## TEXTAUSZUG
↓

Zum Vergleich: Bernkastel-Kues soll um 7,9 Prozent schrumpfen, Morbach ebenfalls. Dagegen wachsen demnach Bitburg um 3,5 Prozent und Trier um 3,8 Prozent. Währenddessen wird das Durchschnittsalter der Wittlicher von 42,4 Jahren im Jahr 2009 auf 46 Jahre bis 2030 steigen. Und zum Stichjahr 2030 wird der Anteil der über 80-Jährigen bei 7,4 Prozent liegen und derer, die mehr als 65 Lenze zählen, bei 26,3 Prozent.
Die Stadtpolitik aber kann Weichen stellen, um den nicht mehr zu stoppenden demografischen Wandel abzumildern, ist Andreas Schmitts abschließende Botschaft. Er listet folgende Handlungsfelder auf: Funktion als regionales Zentrum sichern und ausbauen; Position als Wirtschaftszentrum stärken; Profilierung als attraktiver Wohnstandort für Familien; Stärkung der Kinder- und Familienfreundlichkeit und nicht zuletzt: Umsetzung einer zukunftsorientierten Seniorenpolitik, etwa durch barrierefreies Bauen.

↑

## AUFGABEN
1. Beantworte diese Fragen zum Textauszug:
(a) Um wie viel Prozent soll Trier wachsen?
(b) Auf welches Durchschnittsalter wird das der Wittlicher bis 2030 steigen?
(c) Welches Beispiel für eine zukunftsorientierte Seniorenpolitik wird genannt?
2. Zitiere wörtlich alle Zeilen der Einträge von der Zeile mit „Segment every instance" bis zum Ende der Einträge, beide Enden eingeschlossen. Lass die Bilder dabei weg.

## BEREITGESTELLTE ANGABEN
↓

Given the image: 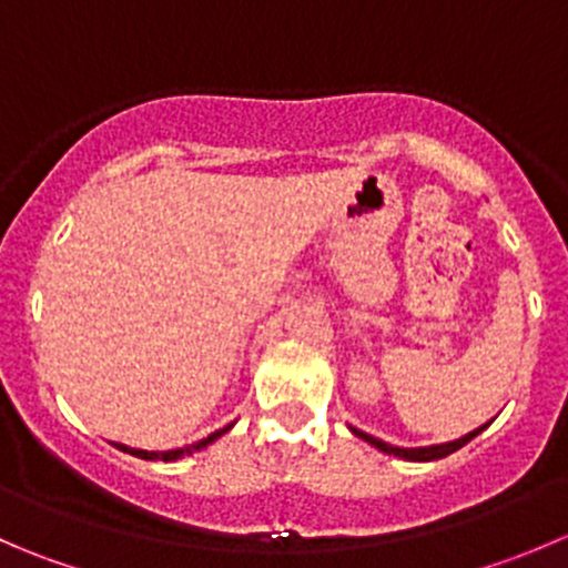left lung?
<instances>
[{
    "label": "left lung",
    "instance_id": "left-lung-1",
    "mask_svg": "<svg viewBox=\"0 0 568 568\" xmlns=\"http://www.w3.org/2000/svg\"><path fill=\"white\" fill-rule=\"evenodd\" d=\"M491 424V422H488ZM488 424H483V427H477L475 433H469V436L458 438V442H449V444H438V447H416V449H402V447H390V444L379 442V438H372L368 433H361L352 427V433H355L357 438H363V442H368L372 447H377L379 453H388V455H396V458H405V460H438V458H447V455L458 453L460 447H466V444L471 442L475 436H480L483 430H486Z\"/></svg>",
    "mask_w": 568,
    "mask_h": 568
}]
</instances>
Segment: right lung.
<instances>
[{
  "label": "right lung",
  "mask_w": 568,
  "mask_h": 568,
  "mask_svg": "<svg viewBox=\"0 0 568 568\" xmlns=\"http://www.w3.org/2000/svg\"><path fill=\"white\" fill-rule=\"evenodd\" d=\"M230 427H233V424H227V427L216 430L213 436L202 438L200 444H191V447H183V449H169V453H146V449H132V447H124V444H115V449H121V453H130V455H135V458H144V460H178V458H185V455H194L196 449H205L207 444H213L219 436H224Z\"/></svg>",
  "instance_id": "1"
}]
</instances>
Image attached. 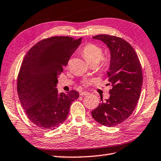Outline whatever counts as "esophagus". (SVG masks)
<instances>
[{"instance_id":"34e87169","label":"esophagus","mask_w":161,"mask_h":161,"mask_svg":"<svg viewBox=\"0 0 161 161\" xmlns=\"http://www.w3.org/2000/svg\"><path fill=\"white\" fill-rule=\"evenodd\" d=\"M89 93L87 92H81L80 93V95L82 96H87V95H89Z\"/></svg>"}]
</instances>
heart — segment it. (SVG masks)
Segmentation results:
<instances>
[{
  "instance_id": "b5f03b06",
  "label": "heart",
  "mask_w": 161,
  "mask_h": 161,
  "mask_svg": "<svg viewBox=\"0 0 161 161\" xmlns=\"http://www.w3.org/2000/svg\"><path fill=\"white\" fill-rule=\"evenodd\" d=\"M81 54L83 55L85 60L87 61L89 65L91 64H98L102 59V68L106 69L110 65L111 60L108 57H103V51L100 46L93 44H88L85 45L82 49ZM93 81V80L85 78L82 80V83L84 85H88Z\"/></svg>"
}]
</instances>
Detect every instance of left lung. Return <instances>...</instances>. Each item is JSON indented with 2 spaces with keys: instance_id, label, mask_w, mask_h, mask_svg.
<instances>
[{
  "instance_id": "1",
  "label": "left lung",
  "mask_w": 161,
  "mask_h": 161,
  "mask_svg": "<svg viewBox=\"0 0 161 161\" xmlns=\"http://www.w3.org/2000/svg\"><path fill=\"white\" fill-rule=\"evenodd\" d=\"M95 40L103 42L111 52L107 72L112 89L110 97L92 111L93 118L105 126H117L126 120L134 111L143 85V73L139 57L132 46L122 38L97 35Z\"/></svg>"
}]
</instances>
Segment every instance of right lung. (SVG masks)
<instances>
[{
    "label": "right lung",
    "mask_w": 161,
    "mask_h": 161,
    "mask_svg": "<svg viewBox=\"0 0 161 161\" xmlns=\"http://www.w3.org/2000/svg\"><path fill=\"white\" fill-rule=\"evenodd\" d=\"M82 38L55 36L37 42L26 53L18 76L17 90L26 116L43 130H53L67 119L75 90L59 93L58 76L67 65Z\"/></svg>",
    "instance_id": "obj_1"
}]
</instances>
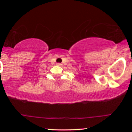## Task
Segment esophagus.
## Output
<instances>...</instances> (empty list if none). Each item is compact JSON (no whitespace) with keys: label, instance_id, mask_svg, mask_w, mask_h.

↑

## ANTWORTEN NACHEINANDER
1.
(a) Um 3,8 Prozent.
(b) Auf 46 Jahre.
(c) Barrierefreies Bauen.

2.
Segment every instance of right lung. (SVG masks)
<instances>
[{
    "label": "right lung",
    "mask_w": 161,
    "mask_h": 161,
    "mask_svg": "<svg viewBox=\"0 0 161 161\" xmlns=\"http://www.w3.org/2000/svg\"><path fill=\"white\" fill-rule=\"evenodd\" d=\"M82 38L55 36L37 42L26 53L18 76L17 90L26 116L43 130H53L67 119L75 90L59 93L58 76L67 65Z\"/></svg>",
    "instance_id": "obj_1"
}]
</instances>
## Task
Segment esophagus.
## Output
<instances>...</instances> (empty list if none). Each item is compact JSON (no whitespace) with keys: label, instance_id, mask_svg, mask_w, mask_h.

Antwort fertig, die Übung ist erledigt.